Disambiguation: docstring vs string literal
- Context: A triple-quoted string is a docstring iff it is the first statement of a module, class, or function body. Otherwise it is a value (e.g. a prompt template) owned by adjacent tickets.
- Sources Consulted: Python language reference; spot inspection of
services/ontology_generator.py,services/report_agent.py. - Findings:
- In-scope files contain both kinds of triple-quoted strings.
- Translating only the first-statement triple-quoted string per scope keeps the change comments-and-docstrings-only.
- Implications: Translation pass must visually verify each triple-quoted string is the first statement before rewriting; otherwise leave it alone.
Google-style docstring conversions
- Context:
dev-guidelines.mdrequires Google-style docstrings; existing Chinese docstrings sometimes use Chinese keys. - Findings: The following key map applies:
参数:→Args:返回:→Returns:异常:→Raises:产生:/生成:→Yields:示例:→Example:(orExamples:)注意:/备注:→Note:(orNotes:)
- Implications: Document this mapping in design.md so the implementation pass is mechanical.
Architecture Pattern Evaluation
| Option | Description | Strengths | Risks / Limitations | Notes |
|---|---|---|---|---|
| Manual file-by-file pass | Walk in alphabetical order, package-grouped commits | Predictable, easy to review per package | Human time required | Selected approach |
| Multi-PR per package | One PR per backend package | Smaller diffs to review | Higher overhead, more PR churn | Allowed by ticket but not required |
| Tooling-assisted bulk script | LLM-driven find-and-replace tool | Reusable | Risk of touching string literals; tool itself becomes a deliverable | Out of proportion |
Design Decisions
Decision: Single-pass, package-grouped commits, single PR
- Context: 37 files, mechanical change, ticket allows either single or split PRs.
- Alternatives Considered:
- Multi-PR per package — more granular review but higher overhead.
- Tooling-assisted bulk script — overkill for one ticket.
- Selected Approach: Single PR with one or more commits, grouped by package (
models/,utils/,services/,api/,scripts/, root) so reviewers can read the diff one package at a time. - Rationale: Mechanical change with low risk; ticket explicitly allows it; reduces PR overhead;
/doneproduces one PR per branch by default. - Trade-offs: One large PR, but partitioned by commit. Reviewer can use commit history to navigate.
- Follow-up: After each package commit, re-run residual
grepandpytestto maintain the invariant.
Decision: First-statement disambiguation rule
- Context: Distinguish docstrings (in scope) from value strings (out of scope).
- Selected Approach: A triple-quoted string is treated as a docstring (in scope) only if it is the first statement of a module / class / function body. All other triple-quoted strings are values (out of scope).
- Rationale: Matches Python's own definition; keeps boundary with adjacent tickets unambiguous.
Decision: Drop comments that restate code
- Context: R3 requires deletion of comments whose translated form would merely paraphrase the next line.
- Selected Approach: Apply a one-line heuristic: if the translated comment would be a verb phrase that mirrors the immediately following executable line, delete the comment instead of writing it.
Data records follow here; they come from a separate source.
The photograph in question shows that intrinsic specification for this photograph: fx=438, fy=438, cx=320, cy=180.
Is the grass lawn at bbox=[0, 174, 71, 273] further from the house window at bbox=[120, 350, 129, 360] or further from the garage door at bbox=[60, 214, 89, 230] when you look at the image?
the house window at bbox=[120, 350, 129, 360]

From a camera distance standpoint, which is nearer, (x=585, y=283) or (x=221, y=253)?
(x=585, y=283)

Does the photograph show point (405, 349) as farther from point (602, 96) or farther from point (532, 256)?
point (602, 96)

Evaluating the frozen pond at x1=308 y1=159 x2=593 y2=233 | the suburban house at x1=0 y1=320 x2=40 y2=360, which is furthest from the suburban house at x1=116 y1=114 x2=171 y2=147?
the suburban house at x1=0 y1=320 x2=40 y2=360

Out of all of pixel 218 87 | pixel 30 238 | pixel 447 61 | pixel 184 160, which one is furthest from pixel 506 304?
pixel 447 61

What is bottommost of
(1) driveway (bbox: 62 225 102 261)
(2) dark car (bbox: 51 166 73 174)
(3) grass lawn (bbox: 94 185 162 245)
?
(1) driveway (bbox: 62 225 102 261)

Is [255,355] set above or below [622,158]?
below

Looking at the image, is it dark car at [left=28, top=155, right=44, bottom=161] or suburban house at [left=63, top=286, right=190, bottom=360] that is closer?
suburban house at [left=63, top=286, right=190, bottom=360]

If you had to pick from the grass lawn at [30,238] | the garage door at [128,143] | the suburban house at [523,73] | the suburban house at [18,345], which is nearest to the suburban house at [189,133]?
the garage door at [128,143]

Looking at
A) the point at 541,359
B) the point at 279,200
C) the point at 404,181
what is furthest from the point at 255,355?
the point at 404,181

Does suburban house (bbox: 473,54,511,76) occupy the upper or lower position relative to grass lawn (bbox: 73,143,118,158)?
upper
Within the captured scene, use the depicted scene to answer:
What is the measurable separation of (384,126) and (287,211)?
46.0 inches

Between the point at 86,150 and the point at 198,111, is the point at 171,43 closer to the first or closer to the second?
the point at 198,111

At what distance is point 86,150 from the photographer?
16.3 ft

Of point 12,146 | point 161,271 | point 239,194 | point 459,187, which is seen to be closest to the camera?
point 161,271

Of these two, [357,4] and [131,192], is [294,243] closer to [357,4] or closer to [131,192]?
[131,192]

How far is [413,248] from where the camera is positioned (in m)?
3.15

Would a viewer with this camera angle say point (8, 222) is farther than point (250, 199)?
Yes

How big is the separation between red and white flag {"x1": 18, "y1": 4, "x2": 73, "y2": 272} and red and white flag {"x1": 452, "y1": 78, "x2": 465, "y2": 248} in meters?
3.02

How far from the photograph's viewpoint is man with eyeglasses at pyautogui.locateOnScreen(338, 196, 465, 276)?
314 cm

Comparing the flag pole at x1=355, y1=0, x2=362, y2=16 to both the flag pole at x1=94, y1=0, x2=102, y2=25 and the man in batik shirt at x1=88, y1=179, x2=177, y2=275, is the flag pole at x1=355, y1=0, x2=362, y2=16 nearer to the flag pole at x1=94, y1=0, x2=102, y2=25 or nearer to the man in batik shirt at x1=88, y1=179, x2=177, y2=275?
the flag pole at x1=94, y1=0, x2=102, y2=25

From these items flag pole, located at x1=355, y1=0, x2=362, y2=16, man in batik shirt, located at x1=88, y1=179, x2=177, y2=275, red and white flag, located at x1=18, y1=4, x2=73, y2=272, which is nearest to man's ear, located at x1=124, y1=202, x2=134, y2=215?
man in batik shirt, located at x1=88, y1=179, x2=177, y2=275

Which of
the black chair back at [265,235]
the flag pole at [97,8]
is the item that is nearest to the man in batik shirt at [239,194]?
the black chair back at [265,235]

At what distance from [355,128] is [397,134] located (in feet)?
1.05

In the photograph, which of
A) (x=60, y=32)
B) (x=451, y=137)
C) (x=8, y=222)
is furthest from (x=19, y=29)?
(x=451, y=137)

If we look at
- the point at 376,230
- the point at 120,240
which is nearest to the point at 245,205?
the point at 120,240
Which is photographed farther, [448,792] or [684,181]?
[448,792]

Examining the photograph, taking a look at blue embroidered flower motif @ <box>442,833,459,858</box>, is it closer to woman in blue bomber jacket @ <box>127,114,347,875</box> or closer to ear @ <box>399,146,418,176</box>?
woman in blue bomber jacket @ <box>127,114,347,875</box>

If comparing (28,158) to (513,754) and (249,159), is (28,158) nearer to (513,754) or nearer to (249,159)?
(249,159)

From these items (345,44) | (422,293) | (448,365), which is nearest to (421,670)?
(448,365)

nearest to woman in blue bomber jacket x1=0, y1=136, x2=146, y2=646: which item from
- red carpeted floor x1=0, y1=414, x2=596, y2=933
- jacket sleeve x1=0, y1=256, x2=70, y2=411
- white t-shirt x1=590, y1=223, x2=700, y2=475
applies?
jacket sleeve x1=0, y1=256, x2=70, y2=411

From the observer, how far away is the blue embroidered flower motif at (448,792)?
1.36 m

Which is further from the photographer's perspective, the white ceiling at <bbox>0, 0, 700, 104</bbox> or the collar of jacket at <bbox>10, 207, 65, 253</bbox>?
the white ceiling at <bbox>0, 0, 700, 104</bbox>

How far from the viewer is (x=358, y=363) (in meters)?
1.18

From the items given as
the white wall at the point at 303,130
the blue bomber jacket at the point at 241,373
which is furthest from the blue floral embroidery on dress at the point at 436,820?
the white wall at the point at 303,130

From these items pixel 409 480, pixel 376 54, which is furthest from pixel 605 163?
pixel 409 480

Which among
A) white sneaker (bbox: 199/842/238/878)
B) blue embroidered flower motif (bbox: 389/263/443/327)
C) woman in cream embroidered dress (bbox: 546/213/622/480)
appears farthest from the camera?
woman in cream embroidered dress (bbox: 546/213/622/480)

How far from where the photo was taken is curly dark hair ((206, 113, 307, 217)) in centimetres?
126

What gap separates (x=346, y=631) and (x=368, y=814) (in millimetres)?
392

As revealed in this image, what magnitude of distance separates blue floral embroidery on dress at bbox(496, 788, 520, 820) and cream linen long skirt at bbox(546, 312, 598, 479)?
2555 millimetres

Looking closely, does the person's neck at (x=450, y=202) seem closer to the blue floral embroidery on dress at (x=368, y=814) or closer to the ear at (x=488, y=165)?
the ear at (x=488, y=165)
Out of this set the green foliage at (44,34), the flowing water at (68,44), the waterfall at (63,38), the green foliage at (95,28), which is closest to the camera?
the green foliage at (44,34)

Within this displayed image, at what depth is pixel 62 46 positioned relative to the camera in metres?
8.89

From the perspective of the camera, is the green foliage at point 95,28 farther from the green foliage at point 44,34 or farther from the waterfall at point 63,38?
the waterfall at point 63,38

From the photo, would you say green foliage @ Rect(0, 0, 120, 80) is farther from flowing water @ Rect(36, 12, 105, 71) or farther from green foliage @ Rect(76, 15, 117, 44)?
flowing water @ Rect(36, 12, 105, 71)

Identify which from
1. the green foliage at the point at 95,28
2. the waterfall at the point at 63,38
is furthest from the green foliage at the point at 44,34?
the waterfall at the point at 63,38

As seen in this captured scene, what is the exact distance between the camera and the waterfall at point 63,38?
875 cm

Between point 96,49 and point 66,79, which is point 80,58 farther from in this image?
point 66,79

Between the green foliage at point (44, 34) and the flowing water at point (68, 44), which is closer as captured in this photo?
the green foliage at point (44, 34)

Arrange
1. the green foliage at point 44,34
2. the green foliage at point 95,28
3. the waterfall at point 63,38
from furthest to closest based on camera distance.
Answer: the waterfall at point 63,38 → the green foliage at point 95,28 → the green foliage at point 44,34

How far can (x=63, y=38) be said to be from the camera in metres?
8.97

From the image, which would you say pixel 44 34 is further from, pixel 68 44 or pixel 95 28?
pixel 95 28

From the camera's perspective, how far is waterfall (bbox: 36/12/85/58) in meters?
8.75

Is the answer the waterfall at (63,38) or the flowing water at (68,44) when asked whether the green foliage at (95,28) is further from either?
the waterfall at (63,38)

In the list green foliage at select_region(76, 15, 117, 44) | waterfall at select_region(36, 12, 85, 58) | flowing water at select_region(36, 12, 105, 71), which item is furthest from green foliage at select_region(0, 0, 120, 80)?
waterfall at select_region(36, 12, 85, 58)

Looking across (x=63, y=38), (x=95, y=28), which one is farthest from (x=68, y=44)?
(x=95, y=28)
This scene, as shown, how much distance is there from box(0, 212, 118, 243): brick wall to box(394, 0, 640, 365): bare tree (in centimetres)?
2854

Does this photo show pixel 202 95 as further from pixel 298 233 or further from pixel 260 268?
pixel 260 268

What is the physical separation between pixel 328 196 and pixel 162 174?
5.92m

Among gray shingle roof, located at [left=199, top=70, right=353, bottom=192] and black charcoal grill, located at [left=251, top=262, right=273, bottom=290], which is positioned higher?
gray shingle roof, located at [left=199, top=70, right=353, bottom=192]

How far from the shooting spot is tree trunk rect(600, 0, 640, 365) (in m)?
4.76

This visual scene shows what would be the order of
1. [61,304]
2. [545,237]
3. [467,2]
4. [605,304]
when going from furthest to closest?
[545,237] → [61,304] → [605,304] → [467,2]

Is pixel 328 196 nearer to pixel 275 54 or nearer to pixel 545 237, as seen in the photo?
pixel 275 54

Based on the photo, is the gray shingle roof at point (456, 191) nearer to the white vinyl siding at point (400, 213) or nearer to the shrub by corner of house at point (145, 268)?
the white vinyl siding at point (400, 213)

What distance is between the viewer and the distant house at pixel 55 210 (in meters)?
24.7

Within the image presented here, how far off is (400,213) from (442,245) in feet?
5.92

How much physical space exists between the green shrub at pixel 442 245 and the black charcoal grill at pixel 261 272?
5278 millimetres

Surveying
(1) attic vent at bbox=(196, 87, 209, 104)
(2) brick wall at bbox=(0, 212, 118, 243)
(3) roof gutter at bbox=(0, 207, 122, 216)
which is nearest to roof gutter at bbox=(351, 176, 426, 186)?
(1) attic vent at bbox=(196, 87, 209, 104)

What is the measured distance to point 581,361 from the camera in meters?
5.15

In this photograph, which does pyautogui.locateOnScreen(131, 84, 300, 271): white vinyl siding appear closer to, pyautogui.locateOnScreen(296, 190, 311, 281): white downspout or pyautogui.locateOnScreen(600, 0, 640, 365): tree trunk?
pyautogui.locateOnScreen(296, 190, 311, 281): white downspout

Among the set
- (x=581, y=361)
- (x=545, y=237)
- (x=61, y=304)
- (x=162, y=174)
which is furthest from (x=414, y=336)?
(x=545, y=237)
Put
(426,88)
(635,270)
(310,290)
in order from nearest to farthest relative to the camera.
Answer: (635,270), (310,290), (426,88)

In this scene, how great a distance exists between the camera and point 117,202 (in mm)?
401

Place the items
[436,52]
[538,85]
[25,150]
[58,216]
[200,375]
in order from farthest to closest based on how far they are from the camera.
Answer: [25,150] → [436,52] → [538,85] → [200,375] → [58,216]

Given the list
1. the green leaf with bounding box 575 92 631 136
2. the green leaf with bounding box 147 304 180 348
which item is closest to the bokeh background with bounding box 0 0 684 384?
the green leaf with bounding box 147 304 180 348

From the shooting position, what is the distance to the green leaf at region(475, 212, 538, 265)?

- Rationale: Aligns with project rule "comment the why, not the what".
Risks & Mitigations
- Risk: Accidental edit to a string literal (would belong to ticket #2/#3/#4/#5/#6) — Mitigation: After each package commit, run
git diff --statand a per-file diff sanity check; verify only#lines and docstring lines change. - Risk: Tests failing because a string-shape changed — Mitigation: Run
uv run python -m pytest backend/scripts/test_profile_format.pyafter each commit. - Risk: Line length violations after English expansion — Mitigation: Reflow long English at <= 120 chars within the docstring/comment only; never reflow code.
References
dev-guidelines.md— repo-level coding standards, Google-style docstring requirement..claude/rules/commits.md— Conventional Commits standard for the commit message.- Issue #7 — salestech-group/MiroFish: source ticket.
- Issues #2/#3/#4/#5/#6 — adjacent i18n tickets that own the string-literal Chinese.